Assignment:
Filter the entries that follow, copying every line in which the word "blanco" appears.

BEGIN Given information

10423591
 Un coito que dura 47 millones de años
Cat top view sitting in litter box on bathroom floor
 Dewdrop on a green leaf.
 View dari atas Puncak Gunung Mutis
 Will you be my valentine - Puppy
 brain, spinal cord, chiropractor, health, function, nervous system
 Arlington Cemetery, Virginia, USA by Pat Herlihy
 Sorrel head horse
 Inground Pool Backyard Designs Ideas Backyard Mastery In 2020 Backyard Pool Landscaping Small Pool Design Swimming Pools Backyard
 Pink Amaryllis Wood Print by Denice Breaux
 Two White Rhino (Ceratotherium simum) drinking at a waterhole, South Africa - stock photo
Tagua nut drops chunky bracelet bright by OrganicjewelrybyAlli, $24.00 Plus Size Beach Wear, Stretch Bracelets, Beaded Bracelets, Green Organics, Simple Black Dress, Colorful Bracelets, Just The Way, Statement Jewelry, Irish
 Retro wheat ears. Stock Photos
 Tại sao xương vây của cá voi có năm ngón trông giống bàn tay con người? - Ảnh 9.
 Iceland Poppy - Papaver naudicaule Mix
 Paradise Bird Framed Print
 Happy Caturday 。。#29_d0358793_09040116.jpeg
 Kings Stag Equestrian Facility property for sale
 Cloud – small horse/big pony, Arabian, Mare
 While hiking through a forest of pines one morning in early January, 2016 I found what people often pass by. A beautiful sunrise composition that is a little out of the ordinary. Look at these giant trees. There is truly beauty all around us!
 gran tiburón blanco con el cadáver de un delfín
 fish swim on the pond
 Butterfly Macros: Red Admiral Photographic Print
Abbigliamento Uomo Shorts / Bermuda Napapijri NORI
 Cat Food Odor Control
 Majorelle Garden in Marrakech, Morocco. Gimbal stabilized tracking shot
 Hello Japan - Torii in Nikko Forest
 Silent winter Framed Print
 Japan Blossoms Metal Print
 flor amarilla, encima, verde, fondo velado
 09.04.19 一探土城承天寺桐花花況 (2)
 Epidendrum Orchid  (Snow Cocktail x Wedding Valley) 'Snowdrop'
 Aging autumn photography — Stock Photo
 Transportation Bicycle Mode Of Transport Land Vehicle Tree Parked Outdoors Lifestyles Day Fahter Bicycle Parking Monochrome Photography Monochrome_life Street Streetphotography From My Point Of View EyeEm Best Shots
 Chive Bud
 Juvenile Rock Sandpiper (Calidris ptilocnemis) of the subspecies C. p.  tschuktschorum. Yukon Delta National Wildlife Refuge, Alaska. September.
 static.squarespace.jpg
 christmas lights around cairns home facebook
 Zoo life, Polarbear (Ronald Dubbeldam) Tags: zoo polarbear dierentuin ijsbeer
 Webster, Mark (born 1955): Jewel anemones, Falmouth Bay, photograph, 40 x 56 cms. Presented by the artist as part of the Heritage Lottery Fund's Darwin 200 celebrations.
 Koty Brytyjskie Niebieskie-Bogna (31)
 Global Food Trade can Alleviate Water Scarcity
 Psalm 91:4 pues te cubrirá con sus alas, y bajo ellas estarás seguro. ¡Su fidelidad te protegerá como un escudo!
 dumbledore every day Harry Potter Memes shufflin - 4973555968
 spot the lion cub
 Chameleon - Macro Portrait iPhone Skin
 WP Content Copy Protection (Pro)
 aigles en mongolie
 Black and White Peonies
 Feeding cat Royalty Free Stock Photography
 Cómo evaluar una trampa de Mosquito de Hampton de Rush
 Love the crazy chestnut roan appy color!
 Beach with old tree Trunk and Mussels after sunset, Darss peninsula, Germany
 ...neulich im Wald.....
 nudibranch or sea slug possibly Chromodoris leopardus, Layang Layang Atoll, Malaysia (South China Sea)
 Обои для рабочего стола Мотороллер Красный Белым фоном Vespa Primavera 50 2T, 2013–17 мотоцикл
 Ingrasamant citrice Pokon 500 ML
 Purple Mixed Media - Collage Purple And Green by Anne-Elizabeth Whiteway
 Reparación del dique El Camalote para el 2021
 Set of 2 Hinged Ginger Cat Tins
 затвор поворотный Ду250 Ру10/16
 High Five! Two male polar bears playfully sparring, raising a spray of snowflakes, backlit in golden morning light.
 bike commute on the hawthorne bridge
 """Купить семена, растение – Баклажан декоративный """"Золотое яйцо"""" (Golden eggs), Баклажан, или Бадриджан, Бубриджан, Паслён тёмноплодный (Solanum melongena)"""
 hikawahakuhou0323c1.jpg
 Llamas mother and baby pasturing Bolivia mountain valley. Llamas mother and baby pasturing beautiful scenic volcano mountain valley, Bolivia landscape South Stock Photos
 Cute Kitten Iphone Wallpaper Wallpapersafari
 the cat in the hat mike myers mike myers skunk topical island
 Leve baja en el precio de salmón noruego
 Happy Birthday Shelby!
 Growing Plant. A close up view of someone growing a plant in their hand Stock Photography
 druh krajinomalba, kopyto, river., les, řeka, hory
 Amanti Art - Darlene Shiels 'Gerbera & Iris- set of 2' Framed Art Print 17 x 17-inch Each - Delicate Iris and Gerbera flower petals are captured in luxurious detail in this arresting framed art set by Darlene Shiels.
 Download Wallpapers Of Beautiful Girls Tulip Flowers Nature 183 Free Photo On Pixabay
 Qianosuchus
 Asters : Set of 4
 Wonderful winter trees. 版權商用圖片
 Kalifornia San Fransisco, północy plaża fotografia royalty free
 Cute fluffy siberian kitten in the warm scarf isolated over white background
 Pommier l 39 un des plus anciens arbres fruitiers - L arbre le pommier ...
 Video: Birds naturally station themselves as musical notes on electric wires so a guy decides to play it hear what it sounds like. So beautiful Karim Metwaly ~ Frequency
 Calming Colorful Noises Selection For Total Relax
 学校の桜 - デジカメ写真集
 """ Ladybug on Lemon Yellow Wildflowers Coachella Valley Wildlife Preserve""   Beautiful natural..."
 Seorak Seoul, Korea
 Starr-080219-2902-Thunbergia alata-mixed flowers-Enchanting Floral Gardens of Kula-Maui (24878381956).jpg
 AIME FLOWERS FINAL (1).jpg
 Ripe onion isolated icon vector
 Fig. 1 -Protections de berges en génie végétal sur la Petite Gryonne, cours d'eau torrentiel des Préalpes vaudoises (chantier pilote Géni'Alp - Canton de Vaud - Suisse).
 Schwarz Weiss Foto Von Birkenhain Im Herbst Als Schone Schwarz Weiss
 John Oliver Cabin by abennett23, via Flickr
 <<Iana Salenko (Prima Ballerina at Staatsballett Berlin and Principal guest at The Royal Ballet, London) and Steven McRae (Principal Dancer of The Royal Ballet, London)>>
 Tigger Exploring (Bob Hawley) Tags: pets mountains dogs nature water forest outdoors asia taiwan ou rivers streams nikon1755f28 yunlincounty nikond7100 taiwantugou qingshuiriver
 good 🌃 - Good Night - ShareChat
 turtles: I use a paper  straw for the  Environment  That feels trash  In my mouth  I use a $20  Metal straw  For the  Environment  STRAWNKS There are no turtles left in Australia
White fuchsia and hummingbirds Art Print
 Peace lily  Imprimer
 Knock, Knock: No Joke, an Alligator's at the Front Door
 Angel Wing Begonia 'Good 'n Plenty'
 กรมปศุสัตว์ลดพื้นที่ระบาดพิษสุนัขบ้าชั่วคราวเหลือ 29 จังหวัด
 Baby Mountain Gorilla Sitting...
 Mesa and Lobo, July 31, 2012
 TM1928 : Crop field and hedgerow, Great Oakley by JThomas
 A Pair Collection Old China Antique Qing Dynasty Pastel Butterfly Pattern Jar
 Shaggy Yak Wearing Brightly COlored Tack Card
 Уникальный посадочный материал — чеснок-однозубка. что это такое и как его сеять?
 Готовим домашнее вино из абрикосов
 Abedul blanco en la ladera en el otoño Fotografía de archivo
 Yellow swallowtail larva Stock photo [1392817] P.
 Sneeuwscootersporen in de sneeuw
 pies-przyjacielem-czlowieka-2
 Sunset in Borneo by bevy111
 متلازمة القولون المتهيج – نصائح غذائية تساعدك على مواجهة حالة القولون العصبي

END Given information

Exercise answer:
 gran tiburón blanco con el cadáver de un delfín
 Abedul blanco en la ladera en el otoño Fotografía de archivo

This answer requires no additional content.